INSTRUCTIONS FOR THE TASK
Transcribe precisely those lines of the listing that fall between the line containing "Is the point" and the last line, inclusive of both.

** start DATA SUPPLIED **

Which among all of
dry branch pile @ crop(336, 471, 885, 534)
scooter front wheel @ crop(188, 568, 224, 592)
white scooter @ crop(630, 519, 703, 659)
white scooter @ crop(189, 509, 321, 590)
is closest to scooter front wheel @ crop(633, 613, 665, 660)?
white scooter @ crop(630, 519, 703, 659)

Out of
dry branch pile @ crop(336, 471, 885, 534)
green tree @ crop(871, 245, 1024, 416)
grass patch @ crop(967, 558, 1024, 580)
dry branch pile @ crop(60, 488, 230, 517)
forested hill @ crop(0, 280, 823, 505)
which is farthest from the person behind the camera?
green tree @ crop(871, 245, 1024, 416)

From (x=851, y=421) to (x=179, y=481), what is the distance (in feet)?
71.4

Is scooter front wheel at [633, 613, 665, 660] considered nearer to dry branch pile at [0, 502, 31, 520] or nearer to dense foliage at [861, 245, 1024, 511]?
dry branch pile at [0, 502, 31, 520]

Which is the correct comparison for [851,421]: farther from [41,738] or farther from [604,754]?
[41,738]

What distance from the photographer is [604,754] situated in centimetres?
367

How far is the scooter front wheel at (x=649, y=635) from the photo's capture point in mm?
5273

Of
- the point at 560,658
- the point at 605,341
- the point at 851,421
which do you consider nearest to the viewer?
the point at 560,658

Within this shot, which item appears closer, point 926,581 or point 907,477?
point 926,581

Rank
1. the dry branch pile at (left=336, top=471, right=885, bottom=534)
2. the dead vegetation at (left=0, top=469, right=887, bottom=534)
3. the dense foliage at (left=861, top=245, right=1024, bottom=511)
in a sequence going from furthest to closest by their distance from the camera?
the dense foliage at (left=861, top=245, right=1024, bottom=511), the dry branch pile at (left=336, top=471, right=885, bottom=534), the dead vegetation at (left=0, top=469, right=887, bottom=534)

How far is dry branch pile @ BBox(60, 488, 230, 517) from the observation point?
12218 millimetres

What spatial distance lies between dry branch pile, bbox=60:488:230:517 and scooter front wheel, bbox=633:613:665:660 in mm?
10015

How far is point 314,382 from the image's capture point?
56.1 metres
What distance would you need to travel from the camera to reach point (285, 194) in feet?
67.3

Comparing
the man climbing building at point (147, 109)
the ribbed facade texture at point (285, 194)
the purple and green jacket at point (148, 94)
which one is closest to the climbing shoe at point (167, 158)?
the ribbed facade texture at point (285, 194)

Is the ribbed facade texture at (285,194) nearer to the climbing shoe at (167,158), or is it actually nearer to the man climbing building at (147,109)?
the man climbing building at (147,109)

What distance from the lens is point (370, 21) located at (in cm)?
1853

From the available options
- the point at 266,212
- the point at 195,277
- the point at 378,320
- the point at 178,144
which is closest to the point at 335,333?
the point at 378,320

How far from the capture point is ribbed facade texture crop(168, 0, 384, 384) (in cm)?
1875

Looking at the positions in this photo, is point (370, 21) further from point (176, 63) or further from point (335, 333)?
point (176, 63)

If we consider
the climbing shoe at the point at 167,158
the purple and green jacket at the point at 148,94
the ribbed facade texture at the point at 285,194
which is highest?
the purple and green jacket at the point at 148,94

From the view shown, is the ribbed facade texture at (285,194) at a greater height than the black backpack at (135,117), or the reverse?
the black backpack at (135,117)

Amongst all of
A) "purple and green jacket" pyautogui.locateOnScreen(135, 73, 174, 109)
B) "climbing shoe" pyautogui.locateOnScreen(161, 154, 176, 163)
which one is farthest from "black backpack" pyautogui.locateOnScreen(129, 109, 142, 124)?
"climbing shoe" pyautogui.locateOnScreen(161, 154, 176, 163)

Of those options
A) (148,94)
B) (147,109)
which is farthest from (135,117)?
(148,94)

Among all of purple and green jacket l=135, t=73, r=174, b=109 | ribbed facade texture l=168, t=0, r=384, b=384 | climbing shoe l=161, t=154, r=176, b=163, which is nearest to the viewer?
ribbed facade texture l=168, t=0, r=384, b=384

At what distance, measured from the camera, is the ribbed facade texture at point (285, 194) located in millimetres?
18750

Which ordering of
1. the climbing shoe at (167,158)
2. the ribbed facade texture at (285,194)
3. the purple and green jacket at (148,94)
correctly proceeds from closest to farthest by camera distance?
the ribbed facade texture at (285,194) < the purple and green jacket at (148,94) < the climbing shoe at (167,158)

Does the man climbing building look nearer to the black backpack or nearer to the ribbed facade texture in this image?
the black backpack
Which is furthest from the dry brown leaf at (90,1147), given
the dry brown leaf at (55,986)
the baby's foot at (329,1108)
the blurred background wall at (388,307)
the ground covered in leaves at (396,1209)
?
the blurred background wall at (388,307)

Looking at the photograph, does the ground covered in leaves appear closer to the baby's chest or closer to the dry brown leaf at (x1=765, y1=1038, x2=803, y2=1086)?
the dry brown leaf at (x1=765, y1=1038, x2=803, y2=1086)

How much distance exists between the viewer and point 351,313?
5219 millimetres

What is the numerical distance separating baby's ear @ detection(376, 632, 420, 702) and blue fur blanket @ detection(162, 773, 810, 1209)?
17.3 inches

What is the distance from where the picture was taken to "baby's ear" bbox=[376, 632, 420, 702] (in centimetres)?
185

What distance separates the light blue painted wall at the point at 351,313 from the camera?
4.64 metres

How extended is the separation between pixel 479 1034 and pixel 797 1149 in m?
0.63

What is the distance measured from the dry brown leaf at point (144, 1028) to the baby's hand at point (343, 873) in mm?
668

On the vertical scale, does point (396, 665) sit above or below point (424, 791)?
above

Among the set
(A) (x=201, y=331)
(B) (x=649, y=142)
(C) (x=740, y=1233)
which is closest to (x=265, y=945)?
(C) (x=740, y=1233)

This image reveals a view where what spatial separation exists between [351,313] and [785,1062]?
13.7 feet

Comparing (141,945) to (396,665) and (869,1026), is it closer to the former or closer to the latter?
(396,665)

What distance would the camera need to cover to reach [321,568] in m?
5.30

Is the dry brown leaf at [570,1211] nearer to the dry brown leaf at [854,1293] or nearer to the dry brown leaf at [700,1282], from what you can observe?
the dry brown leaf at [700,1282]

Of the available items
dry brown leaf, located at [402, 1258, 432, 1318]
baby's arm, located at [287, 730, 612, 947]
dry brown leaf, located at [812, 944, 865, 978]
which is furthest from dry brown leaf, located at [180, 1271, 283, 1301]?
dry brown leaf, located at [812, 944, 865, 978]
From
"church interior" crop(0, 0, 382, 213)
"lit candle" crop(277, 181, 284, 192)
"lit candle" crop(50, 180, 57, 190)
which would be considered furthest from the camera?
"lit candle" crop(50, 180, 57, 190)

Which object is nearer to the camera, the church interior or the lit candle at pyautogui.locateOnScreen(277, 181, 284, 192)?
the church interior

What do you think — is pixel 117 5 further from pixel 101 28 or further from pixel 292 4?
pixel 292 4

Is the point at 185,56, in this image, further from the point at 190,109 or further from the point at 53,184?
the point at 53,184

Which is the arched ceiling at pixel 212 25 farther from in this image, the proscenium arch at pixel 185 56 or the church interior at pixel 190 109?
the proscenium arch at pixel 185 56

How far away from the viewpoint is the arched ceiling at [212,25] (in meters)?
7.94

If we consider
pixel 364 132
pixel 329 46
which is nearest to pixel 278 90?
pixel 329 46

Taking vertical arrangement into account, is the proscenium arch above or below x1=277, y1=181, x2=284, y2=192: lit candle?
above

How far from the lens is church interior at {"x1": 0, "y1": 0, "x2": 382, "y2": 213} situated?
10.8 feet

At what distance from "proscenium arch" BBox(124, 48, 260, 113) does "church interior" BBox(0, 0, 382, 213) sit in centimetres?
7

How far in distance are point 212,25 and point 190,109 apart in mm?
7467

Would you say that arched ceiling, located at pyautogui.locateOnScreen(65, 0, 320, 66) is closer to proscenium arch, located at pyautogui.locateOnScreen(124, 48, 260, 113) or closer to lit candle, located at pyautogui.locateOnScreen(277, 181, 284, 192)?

** end DATA SUPPLIED **

EXERCISE RESPONSE
Is the point at 185,56, in this image, further from the point at 190,109 or further from the point at 53,184?
the point at 53,184

Which is the arched ceiling at pixel 212 25 farther from in this image, the proscenium arch at pixel 185 56 or the church interior at pixel 190 109?
the proscenium arch at pixel 185 56

How far away from the viewpoint is the arched ceiling at [212,25] (in meters)?
7.94

If we consider
pixel 364 132
pixel 329 46
which is nearest to pixel 278 90?
pixel 329 46

Taking vertical arrangement into account, is the proscenium arch above or below x1=277, y1=181, x2=284, y2=192: lit candle?
above

How far from the lens is church interior at {"x1": 0, "y1": 0, "x2": 382, "y2": 213} situated?
10.8 feet

At what distance from "proscenium arch" BBox(124, 48, 260, 113) does "church interior" BBox(0, 0, 382, 213) sit in centimetres?
7

How far in distance are point 212,25 and point 190,109 apart in mm?
7467

Would you say that arched ceiling, located at pyautogui.locateOnScreen(65, 0, 320, 66) is closer to proscenium arch, located at pyautogui.locateOnScreen(124, 48, 260, 113) or closer to lit candle, located at pyautogui.locateOnScreen(277, 181, 284, 192)?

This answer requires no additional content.